__Task to complete__: When you copy the data, keep every line exactly as written and skip the pictures.

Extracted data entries
----------

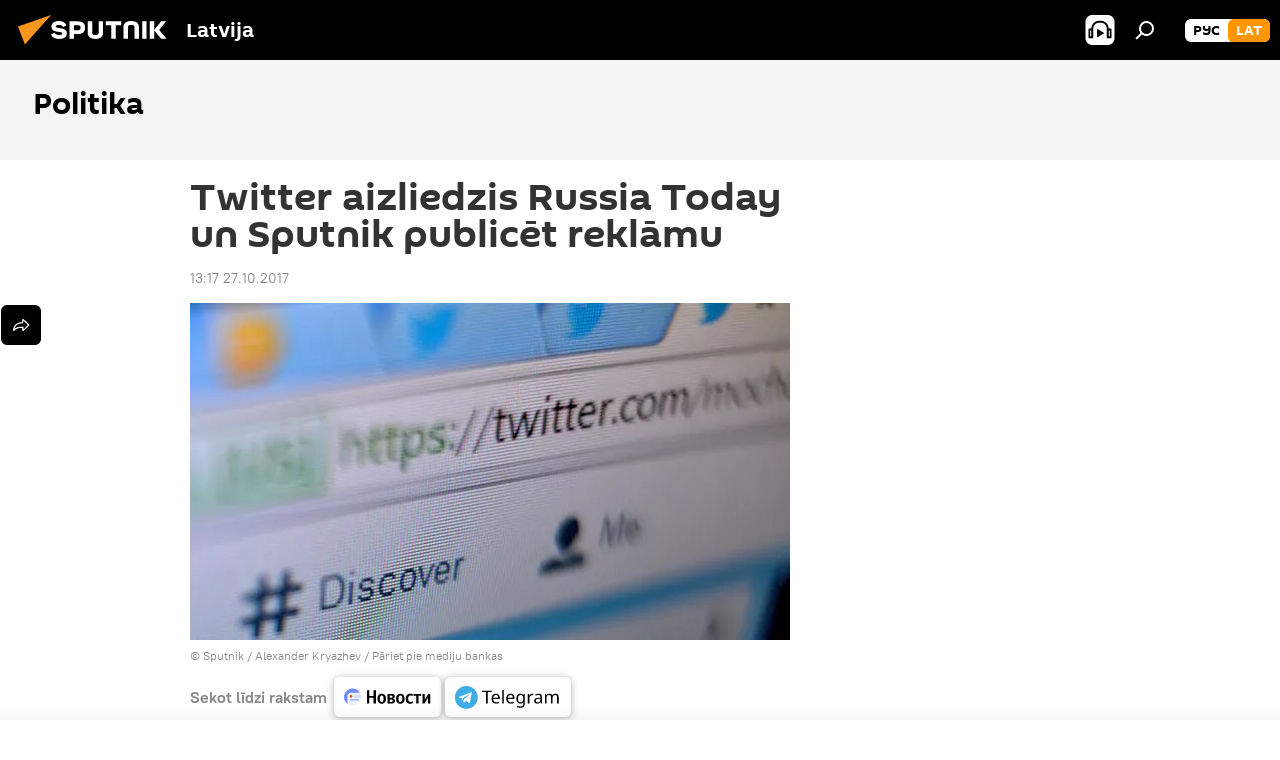

--- FILE ---
content_type: application/x-javascript
request_url: https://sputniknewslv.com/project_data/firebase-config.js
body_size: 261
content:
let firebaseConfig = {
    apiKey : "AIzaSyAtcT0kct575bB_kYEyO7fjeBEveyJx4vg",
    authDomain : "push-latvija.firebaseapp.com",
    databaseURL : "https://push-latvija.firebaseio.com",
    projectId : "push-latvija",
    storageBucket : "push-latvija.appspot.com",
    messagingSenderId : "352705235998",
    appId : "1:352705235998:web:0cfa3e31acc6108492720f"
};
let vapidKey = 'BG07amGup_TgRMhX17s2IhKySuxjIfMixOm_Ce4tx8hjVMsQZHwyAjEMDboCjK2hIY2QiRzLtLB7Tzngjjnvslw';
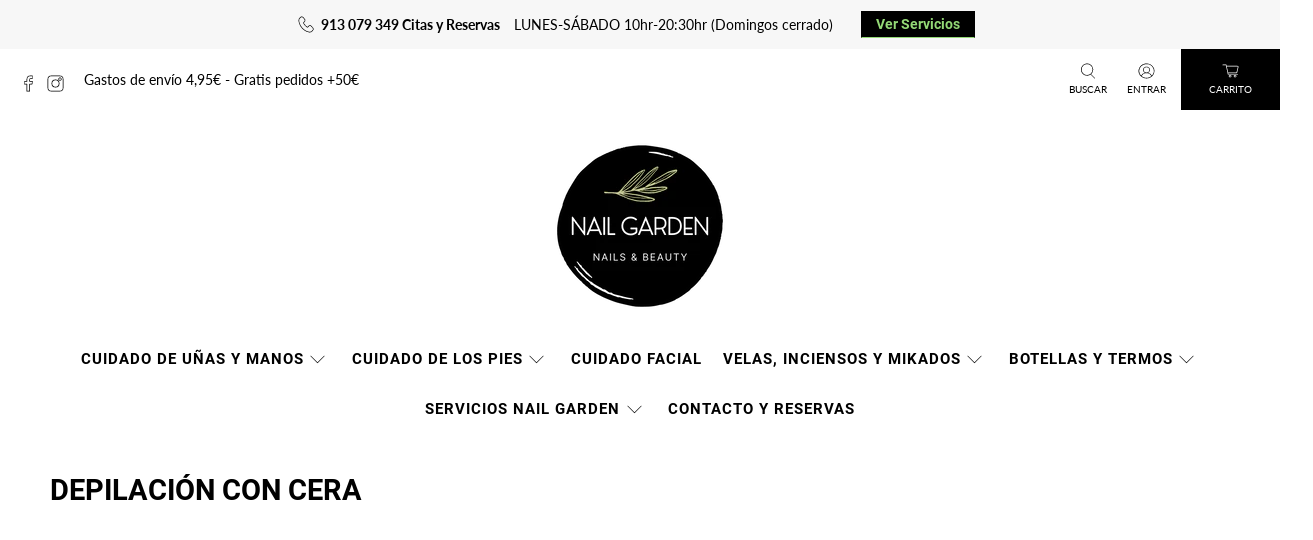

--- FILE ---
content_type: text/javascript
request_url: https://nailgarden.es/cdn/shop/t/3/assets/z__jsFeaturedPromos.js?v=22091321268680332631666087372
body_size: -450
content:
(()=>{var __webpack_exports__={};window.PXUTheme.jsFeaturedPromos={init:function($section){const $prevButton=$section.find(".featured-promotions__nav--prev"),$nextButton=$section.find(".featured-promotions__nav--next"),$featuredPromosSlider=$section.find("[data-featured-promotions-slider]").flickity({initialIndex:0,contain:!0,wrapAround:!0,prevNextButtons:!1,pageDots:!1,imagesLoaded:!0,draggable:!0});$featuredPromosSlider.on("settle.flickity",function(){$featuredPromosSlider.flickity("resize")}),$prevButton.on("click",function(){$featuredPromosSlider.flickity("previous")}),$nextButton.on("click",function(){$featuredPromosSlider.flickity("next")})},blockSelect:function($section,blockId){var $featuredPromosSlider=$section.find("[data-featured-promotions-slider]"),slideIndex=$("#shopify-section-"+blockId).data("promo-index");$featuredPromosSlider.flickity("select",slideIndex,!0,!0)},unload:function($section){var $slider=$section.find(".flickity-enabled");$slider.flickity("destroy"),$(".featured-promotions__nav--prev").off(),$(".featured-promotions__nav--next").off()}}})();
//# sourceMappingURL=/cdn/shop/t/3/assets/z__jsFeaturedPromos.js.map?v=22091321268680332631666087372
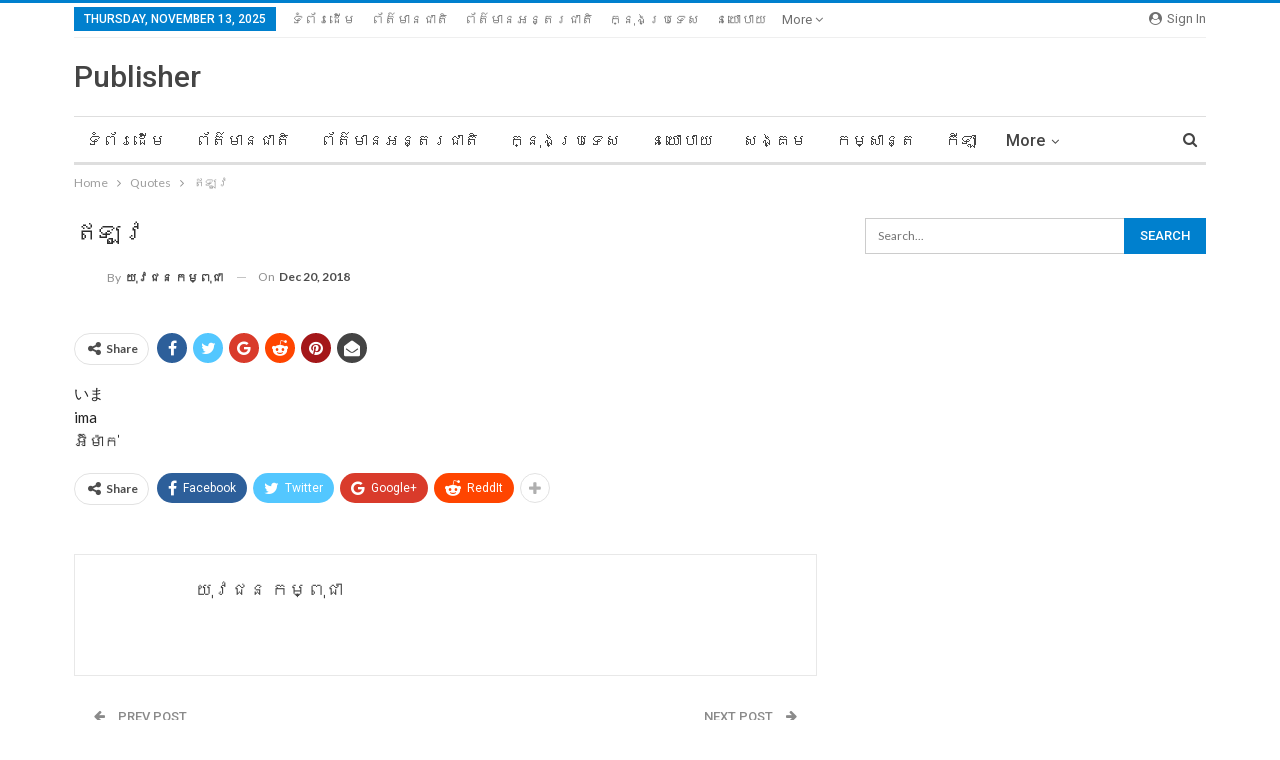

--- FILE ---
content_type: text/html; charset=utf-8
request_url: https://www.google.com/recaptcha/api2/aframe
body_size: 265
content:
<!DOCTYPE HTML><html><head><meta http-equiv="content-type" content="text/html; charset=UTF-8"></head><body><script nonce="gryK2bqi1aRrHRN9S2hi3Q">/** Anti-fraud and anti-abuse applications only. See google.com/recaptcha */ try{var clients={'sodar':'https://pagead2.googlesyndication.com/pagead/sodar?'};window.addEventListener("message",function(a){try{if(a.source===window.parent){var b=JSON.parse(a.data);var c=clients[b['id']];if(c){var d=document.createElement('img');d.src=c+b['params']+'&rc='+(localStorage.getItem("rc::a")?sessionStorage.getItem("rc::b"):"");window.document.body.appendChild(d);sessionStorage.setItem("rc::e",parseInt(sessionStorage.getItem("rc::e")||0)+1);localStorage.setItem("rc::h",'1763039721570');}}}catch(b){}});window.parent.postMessage("_grecaptcha_ready", "*");}catch(b){}</script></body></html>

----------

__Reply to the task__:
--- FILE ---
content_type: application/x-javascript
request_url: https://sputniknewslv.com/project_data/firebase-config.js
body_size: 261
content:
let firebaseConfig = {
    apiKey : "AIzaSyAtcT0kct575bB_kYEyO7fjeBEveyJx4vg",
    authDomain : "push-latvija.firebaseapp.com",
    databaseURL : "https://push-latvija.firebaseio.com",
    projectId : "push-latvija",
    storageBucket : "push-latvija.appspot.com",
    messagingSenderId : "352705235998",
    appId : "1:352705235998:web:0cfa3e31acc6108492720f"
};
let vapidKey = 'BG07amGup_TgRMhX17s2IhKySuxjIfMixOm_Ce4tx8hjVMsQZHwyAjEMDboCjK2hIY2QiRzLtLB7Tzngjjnvslw';

--- FILE ---
content_type: text/javascript
request_url: https://nailgarden.es/cdn/shop/t/3/assets/z__jsFeaturedPromos.js?v=22091321268680332631666087372
body_size: -450
content:
(()=>{var __webpack_exports__={};window.PXUTheme.jsFeaturedPromos={init:function($section){const $prevButton=$section.find(".featured-promotions__nav--prev"),$nextButton=$section.find(".featured-promotions__nav--next"),$featuredPromosSlider=$section.find("[data-featured-promotions-slider]").flickity({initialIndex:0,contain:!0,wrapAround:!0,prevNextButtons:!1,pageDots:!1,imagesLoaded:!0,draggable:!0});$featuredPromosSlider.on("settle.flickity",function(){$featuredPromosSlider.flickity("resize")}),$prevButton.on("click",function(){$featuredPromosSlider.flickity("previous")}),$nextButton.on("click",function(){$featuredPromosSlider.flickity("next")})},blockSelect:function($section,blockId){var $featuredPromosSlider=$section.find("[data-featured-promotions-slider]"),slideIndex=$("#shopify-section-"+blockId).data("promo-index");$featuredPromosSlider.flickity("select",slideIndex,!0,!0)},unload:function($section){var $slider=$section.find(".flickity-enabled");$slider.flickity("destroy"),$(".featured-promotions__nav--prev").off(),$(".featured-promotions__nav--next").off()}}})();
//# sourceMappingURL=/cdn/shop/t/3/assets/z__jsFeaturedPromos.js.map?v=22091321268680332631666087372

--- FILE ---
content_type: text/html; charset=utf-8
request_url: https://www.google.com/recaptcha/api2/aframe
body_size: 265
content:
<!DOCTYPE HTML><html><head><meta http-equiv="content-type" content="text/html; charset=UTF-8"></head><body><script nonce="gryK2bqi1aRrHRN9S2hi3Q">/** Anti-fraud and anti-abuse applications only. See google.com/recaptcha */ try{var clients={'sodar':'https://pagead2.googlesyndication.com/pagead/sodar?'};window.addEventListener("message",function(a){try{if(a.source===window.parent){var b=JSON.parse(a.data);var c=clients[b['id']];if(c){var d=document.createElement('img');d.src=c+b['params']+'&rc='+(localStorage.getItem("rc::a")?sessionStorage.getItem("rc::b"):"");window.document.body.appendChild(d);sessionStorage.setItem("rc::e",parseInt(sessionStorage.getItem("rc::e")||0)+1);localStorage.setItem("rc::h",'1763039721570');}}}catch(b){}});window.parent.postMessage("_grecaptcha_ready", "*");}catch(b){}</script></body></html>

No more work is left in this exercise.